**Document**
▼

Belarus’ relations with Azerbaijan and Armenia increasingly favor the former, ignoring Belarus’ formal commitments to Yerevan. The recent purchases have increased the gap in military capabilities, already fueled by Russian arms sales to Azerbaijan worth US$ 5 billion since 2011. The ongoing militarization of Azerbaijan and Armenia has irreversibly shifted the security environment in the South Caucasus, incentivizing both sides to view the Karabakh problem thought the lens of political realism. With a zero-sum logic prevailing in Yerevan and Baku, both have become preoccupied with military build-up as the only means of survival at the expense of the adversary’s security.

CONCLUSIONS: Azerbaijan’s endeavor to acquire “smart” warfare capabilities, combined with militaristic rhetoric and constant military drills, indicates a readiness to wage war against Armenia. However, the potential repercussions for Azerbaijan remain uncertain, not least given the new leadership in Armenia. Azerbaijan is seemingly utilizing a brinkmanship strategy to test the reactions of Armenia’s new political elite.

▲

**Work to do**
Repeat the passage on the arms buildup between Azerbaijan and Armenia word for word, from its first sentence to its last.

**Data section**
▼

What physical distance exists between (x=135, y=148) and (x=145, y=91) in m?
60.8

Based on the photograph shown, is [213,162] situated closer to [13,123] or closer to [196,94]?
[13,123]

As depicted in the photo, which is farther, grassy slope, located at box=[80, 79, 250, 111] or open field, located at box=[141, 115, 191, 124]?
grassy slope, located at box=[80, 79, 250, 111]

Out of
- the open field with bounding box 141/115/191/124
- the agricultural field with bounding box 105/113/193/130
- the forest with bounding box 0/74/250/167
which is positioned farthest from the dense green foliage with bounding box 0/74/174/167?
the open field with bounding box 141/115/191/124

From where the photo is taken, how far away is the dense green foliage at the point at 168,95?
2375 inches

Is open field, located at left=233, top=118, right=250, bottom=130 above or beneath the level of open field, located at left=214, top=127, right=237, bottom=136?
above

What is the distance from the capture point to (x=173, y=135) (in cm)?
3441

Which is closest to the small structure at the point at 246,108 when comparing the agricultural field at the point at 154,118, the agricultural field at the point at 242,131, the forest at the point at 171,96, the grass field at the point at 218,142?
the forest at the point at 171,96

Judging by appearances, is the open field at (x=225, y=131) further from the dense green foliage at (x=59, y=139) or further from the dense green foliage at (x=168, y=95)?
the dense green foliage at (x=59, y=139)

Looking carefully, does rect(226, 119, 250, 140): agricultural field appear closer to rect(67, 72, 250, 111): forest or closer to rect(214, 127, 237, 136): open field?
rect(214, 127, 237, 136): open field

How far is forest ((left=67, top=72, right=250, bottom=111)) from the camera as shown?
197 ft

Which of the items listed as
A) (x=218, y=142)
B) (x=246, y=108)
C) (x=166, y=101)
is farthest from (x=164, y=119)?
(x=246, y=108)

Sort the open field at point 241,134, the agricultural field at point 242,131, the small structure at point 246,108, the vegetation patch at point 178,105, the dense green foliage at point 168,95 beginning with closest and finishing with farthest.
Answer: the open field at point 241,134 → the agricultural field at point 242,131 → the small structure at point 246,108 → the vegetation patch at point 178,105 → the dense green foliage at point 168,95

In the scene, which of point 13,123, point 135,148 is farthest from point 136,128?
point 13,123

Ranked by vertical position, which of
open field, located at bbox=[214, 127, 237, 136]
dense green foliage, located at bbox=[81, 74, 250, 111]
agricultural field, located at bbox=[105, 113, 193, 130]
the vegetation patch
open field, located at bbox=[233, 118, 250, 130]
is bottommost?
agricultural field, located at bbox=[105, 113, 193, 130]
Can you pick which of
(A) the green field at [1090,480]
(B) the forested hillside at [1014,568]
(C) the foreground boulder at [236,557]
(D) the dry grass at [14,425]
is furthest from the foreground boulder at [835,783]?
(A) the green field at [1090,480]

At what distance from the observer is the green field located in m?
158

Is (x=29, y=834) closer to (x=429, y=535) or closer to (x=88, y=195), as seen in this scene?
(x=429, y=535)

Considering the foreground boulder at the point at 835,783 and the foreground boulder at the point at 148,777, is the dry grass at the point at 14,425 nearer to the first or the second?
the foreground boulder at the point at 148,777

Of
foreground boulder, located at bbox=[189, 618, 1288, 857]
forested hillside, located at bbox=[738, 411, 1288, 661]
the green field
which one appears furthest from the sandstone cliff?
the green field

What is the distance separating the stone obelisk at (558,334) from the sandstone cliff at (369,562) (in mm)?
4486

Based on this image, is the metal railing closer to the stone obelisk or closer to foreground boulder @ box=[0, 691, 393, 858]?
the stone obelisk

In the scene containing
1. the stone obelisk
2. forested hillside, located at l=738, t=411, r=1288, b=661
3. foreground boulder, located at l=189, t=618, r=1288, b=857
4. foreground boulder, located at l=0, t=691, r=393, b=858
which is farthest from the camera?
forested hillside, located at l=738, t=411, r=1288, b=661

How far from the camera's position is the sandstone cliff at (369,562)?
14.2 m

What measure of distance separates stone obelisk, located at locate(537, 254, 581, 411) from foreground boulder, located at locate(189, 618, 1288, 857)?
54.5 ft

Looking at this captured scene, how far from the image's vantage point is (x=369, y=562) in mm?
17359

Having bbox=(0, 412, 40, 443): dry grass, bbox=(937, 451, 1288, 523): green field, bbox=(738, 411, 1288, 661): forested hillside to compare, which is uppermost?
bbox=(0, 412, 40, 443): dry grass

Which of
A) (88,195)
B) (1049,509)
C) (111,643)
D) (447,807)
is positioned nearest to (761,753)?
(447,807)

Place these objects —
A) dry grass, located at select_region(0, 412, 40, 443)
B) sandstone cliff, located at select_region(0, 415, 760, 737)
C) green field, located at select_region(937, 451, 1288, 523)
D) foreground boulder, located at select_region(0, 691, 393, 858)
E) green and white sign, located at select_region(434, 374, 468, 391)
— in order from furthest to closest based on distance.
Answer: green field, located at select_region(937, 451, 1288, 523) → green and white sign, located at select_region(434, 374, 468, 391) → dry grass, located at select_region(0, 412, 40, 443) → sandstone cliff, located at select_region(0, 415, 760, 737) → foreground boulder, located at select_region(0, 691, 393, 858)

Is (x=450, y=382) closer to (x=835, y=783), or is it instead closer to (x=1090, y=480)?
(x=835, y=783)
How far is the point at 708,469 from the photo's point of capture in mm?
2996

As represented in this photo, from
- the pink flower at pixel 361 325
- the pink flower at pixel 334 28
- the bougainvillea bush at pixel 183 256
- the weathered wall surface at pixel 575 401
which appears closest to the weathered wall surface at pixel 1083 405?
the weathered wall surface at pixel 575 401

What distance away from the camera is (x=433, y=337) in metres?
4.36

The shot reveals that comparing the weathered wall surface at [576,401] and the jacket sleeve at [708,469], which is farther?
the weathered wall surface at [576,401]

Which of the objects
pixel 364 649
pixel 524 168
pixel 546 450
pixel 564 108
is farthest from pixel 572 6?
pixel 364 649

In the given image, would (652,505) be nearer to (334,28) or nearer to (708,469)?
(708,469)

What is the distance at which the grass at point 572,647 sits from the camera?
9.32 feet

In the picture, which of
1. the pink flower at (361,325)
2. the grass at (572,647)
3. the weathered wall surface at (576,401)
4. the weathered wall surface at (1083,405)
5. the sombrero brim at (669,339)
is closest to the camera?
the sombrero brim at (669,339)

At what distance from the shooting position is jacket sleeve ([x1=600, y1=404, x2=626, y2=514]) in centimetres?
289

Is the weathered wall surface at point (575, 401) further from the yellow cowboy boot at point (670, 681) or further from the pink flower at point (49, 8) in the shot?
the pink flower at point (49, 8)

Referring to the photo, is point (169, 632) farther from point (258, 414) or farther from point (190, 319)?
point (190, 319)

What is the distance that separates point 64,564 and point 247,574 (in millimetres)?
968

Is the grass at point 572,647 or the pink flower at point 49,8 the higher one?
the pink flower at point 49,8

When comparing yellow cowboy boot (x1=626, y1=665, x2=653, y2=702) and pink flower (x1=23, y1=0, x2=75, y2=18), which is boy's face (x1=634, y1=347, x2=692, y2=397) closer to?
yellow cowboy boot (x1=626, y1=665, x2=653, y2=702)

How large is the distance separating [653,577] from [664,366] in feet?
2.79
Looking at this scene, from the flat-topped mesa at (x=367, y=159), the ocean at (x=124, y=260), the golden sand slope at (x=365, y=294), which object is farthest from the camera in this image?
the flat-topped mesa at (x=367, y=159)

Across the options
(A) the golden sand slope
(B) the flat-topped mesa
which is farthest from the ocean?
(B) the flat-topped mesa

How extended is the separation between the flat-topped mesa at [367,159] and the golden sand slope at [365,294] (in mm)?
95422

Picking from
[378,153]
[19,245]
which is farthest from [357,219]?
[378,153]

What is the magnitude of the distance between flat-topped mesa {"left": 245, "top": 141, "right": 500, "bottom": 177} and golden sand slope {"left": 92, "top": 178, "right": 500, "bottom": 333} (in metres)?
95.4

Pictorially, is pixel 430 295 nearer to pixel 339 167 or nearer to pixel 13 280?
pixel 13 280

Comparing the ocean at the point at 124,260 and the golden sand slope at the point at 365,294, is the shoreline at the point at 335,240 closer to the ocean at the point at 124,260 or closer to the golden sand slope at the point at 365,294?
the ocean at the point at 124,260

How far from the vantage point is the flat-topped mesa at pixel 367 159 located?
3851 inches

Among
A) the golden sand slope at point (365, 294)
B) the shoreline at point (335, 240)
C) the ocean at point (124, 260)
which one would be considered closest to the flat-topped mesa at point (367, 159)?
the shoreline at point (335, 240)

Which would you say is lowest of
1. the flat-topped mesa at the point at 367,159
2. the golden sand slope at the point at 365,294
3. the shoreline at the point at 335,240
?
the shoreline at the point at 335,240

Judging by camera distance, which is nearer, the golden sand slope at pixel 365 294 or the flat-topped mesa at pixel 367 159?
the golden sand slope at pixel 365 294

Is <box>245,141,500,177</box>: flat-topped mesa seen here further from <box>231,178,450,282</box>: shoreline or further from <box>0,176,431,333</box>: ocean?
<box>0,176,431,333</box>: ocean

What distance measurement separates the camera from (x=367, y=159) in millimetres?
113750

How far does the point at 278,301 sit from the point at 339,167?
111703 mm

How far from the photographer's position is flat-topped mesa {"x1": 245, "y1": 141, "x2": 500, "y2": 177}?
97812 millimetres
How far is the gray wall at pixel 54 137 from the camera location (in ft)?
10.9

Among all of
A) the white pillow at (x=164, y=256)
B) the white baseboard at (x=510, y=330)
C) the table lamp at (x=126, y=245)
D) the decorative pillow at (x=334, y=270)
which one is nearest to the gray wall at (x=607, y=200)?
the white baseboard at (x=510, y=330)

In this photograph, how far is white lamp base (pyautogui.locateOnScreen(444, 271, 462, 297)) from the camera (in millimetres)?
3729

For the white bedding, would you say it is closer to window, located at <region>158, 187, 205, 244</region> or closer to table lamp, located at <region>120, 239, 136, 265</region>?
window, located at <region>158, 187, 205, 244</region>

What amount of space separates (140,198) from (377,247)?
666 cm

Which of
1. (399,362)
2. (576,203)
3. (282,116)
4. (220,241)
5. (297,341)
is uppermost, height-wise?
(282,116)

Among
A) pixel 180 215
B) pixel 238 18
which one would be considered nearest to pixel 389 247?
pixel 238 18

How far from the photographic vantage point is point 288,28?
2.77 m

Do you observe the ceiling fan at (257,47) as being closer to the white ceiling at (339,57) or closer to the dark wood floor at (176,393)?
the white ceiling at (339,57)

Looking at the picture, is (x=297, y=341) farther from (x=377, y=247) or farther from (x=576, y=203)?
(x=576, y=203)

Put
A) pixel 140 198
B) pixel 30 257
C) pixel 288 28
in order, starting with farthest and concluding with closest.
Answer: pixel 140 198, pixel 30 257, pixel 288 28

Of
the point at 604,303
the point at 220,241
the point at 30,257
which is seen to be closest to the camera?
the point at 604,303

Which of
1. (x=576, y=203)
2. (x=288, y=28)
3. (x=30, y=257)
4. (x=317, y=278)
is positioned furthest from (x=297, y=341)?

▲

**The result**
Belarus’ relations with Azerbaijan and Armenia increasingly favor the former, ignoring Belarus’ formal commitments to Yerevan. The recent purchases have increased the gap in military capabilities, already fueled by Russian arms sales to Azerbaijan worth US$ 5 billion since 2011. The ongoing militarization of Azerbaijan and Armenia has irreversibly shifted the security environment in the South Caucasus, incentivizing both sides to view the Karabakh problem thought the lens of political realism. With a zero-sum logic prevailing in Yerevan and Baku, both have become preoccupied with military build-up as the only means of survival at the expense of the adversary’s security.

CONCLUSIONS: Azerbaijan’s endeavor to acquire “smart” warfare capabilities, combined with militaristic rhetoric and constant military drills, indicates a readiness to wage war against Armenia. However, the potential repercussions for Azerbaijan remain uncertain, not least given the new leadership in Armenia. Azerbaijan is seemingly utilizing a brinkmanship strategy to test the reactions of Armenia’s new political elite.